Skip to content

Conversation

rickeylev
Copy link
Collaborator

@rickeylev rickeylev commented Jun 25, 2025

When parsing the local identifier segment of <digit><letter> the parser would
give an error saying the letter was unexpected.

What was happening was accept_digits() consumed up to the first non-digit, and
considered this success, which prevented calling accept_alnum() to finish
the parsing.

To fix, only call accept_alnum(), then post-process the value to normalize
an all-digit segment.

I'm guessing accept_digits() stopping at the first non-digit is WAI because
it expects to parse e.g. "3.14b", where the caller handles subsequent
characters.

Along the way, some minor doc improvements to the parser code.

Fixes #3030

@rickeylev rickeylev force-pushed the fix.version.parsing.normalized.local branch from 6e85b32 to f655a46 Compare June 25, 2025 23:41
@rickeylev rickeylev changed the title wip: test for version parsing local with fix: parsing local version with digit followed by non-digits Jul 4, 2025
@rickeylev
Copy link
Collaborator Author

The commit 9d5360b in this PR fixes it, but it's not obvious to me how. I had an AI churn away on it for a bit and that's what it came up with. (it might have also fixed a bug with comparing int and non-int segments ?)

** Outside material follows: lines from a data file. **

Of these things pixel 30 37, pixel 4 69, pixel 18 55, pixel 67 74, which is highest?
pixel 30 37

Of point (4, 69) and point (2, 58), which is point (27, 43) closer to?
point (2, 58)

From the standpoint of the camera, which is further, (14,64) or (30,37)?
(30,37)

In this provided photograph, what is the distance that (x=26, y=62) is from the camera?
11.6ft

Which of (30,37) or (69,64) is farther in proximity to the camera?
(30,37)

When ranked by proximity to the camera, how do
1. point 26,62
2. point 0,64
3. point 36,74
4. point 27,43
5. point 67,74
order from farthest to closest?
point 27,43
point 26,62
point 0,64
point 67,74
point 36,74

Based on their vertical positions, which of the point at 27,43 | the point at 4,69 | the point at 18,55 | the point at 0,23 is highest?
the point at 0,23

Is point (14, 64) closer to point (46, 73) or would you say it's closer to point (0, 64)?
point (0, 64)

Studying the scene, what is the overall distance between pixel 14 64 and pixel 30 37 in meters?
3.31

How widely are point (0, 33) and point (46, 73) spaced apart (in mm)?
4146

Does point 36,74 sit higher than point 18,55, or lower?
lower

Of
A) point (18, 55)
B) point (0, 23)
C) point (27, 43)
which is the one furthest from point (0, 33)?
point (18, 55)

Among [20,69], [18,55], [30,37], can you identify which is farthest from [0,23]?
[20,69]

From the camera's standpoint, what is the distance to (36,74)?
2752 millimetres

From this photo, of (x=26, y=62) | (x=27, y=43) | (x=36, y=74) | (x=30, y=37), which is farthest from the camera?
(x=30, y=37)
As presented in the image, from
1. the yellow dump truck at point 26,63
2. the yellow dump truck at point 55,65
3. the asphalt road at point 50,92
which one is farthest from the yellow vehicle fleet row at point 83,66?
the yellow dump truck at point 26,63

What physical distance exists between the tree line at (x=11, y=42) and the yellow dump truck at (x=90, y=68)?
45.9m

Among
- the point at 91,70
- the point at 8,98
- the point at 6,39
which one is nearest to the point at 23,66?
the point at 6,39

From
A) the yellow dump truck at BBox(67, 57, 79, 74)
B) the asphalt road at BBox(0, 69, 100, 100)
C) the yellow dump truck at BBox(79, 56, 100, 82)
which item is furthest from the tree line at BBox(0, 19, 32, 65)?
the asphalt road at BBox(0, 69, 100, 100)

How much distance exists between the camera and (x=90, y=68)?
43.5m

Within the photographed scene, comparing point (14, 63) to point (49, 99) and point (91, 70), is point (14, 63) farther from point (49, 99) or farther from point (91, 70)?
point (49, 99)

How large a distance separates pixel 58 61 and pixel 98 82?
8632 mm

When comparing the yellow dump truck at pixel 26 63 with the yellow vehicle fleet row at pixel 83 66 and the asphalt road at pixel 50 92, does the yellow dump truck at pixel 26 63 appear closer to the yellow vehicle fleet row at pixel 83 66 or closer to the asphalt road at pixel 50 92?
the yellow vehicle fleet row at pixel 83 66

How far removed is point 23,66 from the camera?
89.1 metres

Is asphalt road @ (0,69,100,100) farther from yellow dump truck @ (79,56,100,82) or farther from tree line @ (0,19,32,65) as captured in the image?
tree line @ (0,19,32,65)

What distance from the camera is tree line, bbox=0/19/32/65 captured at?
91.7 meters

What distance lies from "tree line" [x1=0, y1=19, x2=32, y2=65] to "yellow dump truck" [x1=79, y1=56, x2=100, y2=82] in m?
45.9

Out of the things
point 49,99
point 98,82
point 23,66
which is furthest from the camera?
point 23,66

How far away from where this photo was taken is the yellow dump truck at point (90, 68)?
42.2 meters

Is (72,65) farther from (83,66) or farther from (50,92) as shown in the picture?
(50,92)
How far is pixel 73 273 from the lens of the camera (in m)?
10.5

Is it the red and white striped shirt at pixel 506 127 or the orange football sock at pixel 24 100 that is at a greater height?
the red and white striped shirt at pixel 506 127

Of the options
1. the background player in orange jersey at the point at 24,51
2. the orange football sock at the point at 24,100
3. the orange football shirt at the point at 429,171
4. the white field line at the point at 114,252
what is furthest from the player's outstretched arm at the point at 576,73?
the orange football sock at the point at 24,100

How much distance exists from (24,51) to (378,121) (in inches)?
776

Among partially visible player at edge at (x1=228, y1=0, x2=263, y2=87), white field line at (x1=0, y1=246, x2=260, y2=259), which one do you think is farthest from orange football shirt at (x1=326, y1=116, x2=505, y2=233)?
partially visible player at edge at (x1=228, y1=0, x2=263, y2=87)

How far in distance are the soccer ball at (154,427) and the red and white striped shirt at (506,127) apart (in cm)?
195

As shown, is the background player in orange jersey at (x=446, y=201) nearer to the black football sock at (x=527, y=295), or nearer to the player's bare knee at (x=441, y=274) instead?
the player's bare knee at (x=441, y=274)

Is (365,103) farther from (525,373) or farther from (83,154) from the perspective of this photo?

It did give me an idea of what might be going wrong, though:

accept_alnum() is implemented using accept_digits() or accept_alnum(). I think accept_digits() consumes as many digits as it can, normalizes the string to a number (e.g. "007" -> 7), and then lets parsing continue from where it left off (accept_digits() returns true which would prevent the or accept_alnum() from firing). This leaves the parser in the state of having a "stray" alpha character as the next input char, which can't parse. I'm guessing the parser state is thinking the segment is done parsing, so it's expecting e.g. ".", not e.g. "e".

I'm assuming intended behavior is:

  • 1.0+brt.9e -> treat "9e" as a plain string, e.g. (1, 0, "brt", "9e")
  • 1.0+brt.99 -> treat "99" as the integer 99, e.g. (1, 0, "brt", 99)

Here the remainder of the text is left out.